BEGIN PASSAGE SHOWN

Under the hood, Intel’s definition is a division of labour: CPU for responsiveness and orchestration, GPU for high-throughput math/creation, NPU for low-power sustained inference—the always-on stuff that makes assistants truly useful. Add vPro + Core Ultra and you get the fleet controls and long-term stability IT actually needs.
One more practical bit I liked: Intel AI Assistant Builder—a portal to stand up local assistants/agents (with RAG) that can run on the PC fleet first, shrinking time-to-value from months to days/weeks and letting you prove the full E-A-D loop before you scale heavier jobs to edge/cloud.
When the “100M AI PCs by 2026” slide hit the screen, heads tilted from curiosity to calculation. The figures—bullish vendor projections (~100M by 2026; ~80% AI-capable by 2028)—invite a haircut, but the signal is unmistakable: endpoint AI is becoming the default.

WHAT THE PANELLISTS REALLY TAUGHT US
RAKEZ (Free Trade Zone)
Posture: Execution-first. Make AI practical on the shop floor and trustworthy in the back office—governed from day one.
What they drive:
- Diagnostics (OEE baselines, defect maps) + data-readiness scans (MES/ERP) so pilots don’t stall.
- Reference lines/sandboxes where vendors prove accuracy, safety, throughput before purchase.
- Template playbooks: CV-QC, predictive maintenance, warehouse vision, invoice extraction/3-way match—each with SOPs, KPIs, integration steps.
- Curated vendors + shared services (labelling, model hosting/monitoring, SOC for AI) to reduce MSME cost/complexity.
MSMEs: “Bookkeeping-in-a-box” to clean ledgers and free cash; pre-negotiated PoC packs (fixed price/timeline, acceptance metrics); compliance starter kit (consent, retention, safety, escalation).
Enterprises: Multi-site rollout playbooks, edge + cloud reference architectures (identity-aware RAG, policy-constrained agents), and assurance artifacts (model cards, change control, audit trails).
Outcome lens: OEE ↑, FPY ↑/DPMO ↓, MTBF ↑/MTTR ↓, faster close cycles, fewer incidents—AI that moves the P&L and passes audit.
Note – FPY — First Pass Yield; OEE — Overall Equipment Effectiveness; DPMO — Defects Per Million Opportunities; MTBF — Mean Time Between Failures (repairable systems); MTTR — Mean Time To Repair
Oracle (Consulting / Applications cloud)
Posture: AI belongs inside the workflows where finance, HR, supply chain, and service teams live. Expect talk tracks like: ground answers in your own records (RAG with policy), instrument before/after outcomes, and treat AI features as part of ERP/HCM/CX—not a sidecar chatbot. The ask from buyers: prove the Enter → Analyse → Decide gains in real workflows (FP&A forecasting lift, supplier risk scoring, HR talent match quality).
Zurich Insurance (BFSI)

END PASSAGE SHOWN
BEGIN DATA PROVIDED

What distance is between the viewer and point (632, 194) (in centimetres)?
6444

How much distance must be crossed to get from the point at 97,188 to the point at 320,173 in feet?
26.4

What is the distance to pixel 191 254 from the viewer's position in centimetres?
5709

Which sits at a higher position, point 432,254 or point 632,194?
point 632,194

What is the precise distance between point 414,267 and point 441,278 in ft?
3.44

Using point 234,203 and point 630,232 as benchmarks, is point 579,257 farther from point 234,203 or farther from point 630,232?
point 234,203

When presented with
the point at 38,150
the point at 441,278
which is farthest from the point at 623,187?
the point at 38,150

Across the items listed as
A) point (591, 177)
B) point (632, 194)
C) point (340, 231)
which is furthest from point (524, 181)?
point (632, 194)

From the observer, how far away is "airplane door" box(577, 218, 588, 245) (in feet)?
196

END DATA PROVIDED

ASSIGNED TASK A: For each statement below, answer yes or no according to the AI panel write-up above, and quote the exact words of the write-up that settle it. (i) RAKEZ takes an execution-first posture. (ii) The NPU is assigned high-throughput math and creation work. (iii) Oracle presents AI features as a sidecar chatbot separate from ERP/HCM/CX.
ASSIGNED TASK B: According to the AI panel write-up, how far does Intel AI Assistant Builder shrink time-to-value?
ASSIGNED TASK C: Carry the AI panel write-up forward from its last line, matching its format and tone.

RESPONSE A:
(i) Yes: "Posture: Execution-first."
(ii) No: "GPU for high-throughput math/creation, NPU for low-power sustained inference"
(iii) No: "treat AI features as part of ERP/HCM/CX—not a sidecar chatbot"

RESPONSE B: It shrinks time-to-value from months to days/weeks.

RESPONSE C:
Posture: AI as a force for good, scaled with governance. Think hundreds of use cases: claims triage, fraud/anomaly detection, internal knowledge bots—human-in-the-loop where stakes are high, and IoT-style prevention to reward good behaviour. The key is measurement: fewer false positives, shorter cycle times, clearer audit trails—and elevated roles, not replaced ones.
Group-IB (Cyber / Threat Intel)
Posture: AI to defend—and defend against AI. SOC copilots that summarize and enrich alerts, deepfake/phishing detection, behaviour analytics across identities and endpoints, and the emerging discipline of security of AI (prompt-injection defences, LLM gatewaying, data loss controls for AI apps). If you’re rolling out agents, involve your security team early.
Dhruva Consultants (Tax Tech Transformation)
Posture: RegTech + AI to reduce compliance cost and risk. Document AI to normalize invoices/contracts, anomaly detection for mismatches and fraud flags, and a pragmatic “bookkeeping-in-a-box” on-ramp for MSMEs. Non-negotiables: auditability, versioning, segregation of duties for anything that touches filings.
Prime Group (Labs/Certification)
Posture: Risk-scored processes—every lab step tagged with expected outputs, data access, and fallbacks. Near-term wins: smarter scheduling and test selection; long-term horizon: a Mars-ready lab by 2050 aligned with the UAE’s space ambitions. It’s operational excellence today, exploration mindset tomorrow.
Education (Heriot-Watt University, Dubai)
Posture: candid and useful: human-led pedagogy; AI-assisted admin and decision support. HWU brings talent pipelines (AI/Data Science programs), translational research, and applied robotics capacity (think Robotarium-style ecosystems). This is the repeatable talent + research engine enterprises can plug into—capstones, CPD, joint R&D—that shortens the path from idea to pilot.
WHY UAE HAS A STRUCTURAL ADVANTAGE: RAKEZ × HWU
Local context matters. RAKEZ (Ras Al Khaimah Economic Zone) is more than a location; it’s an adoption on-ramp aligned with MoIAT’s Industry 4.0 programs (ITTI/Transform 4.0). Translation: factories—especially MSMEs—get real help to deploy vision-led quality, OEE analytics, and worker-safety use cases, with policy scaffolding and incentives attached.
Pair that with Heriot-Watt University as a talent/research flywheel and you have a short, well-lit path from concept to production: execution zone + skills engine. That’s a genuine regional edge.
SUMMARY
Techsphere’s most important contribution wasn’t a prediction; it was a design pattern. ASUS gives you the enterprise substrate (AI-ready endpoints you can actually govern). Intel gives you the principles and plumbing (OpenVINO portability; CPU/GPU/NPU continuum; PC → Edge → Cloud). The panellists supplied proof patterns across industries. And the UAE context—RAKEZ for execution, HWU for talent/research—shortens the distance from idea to impact.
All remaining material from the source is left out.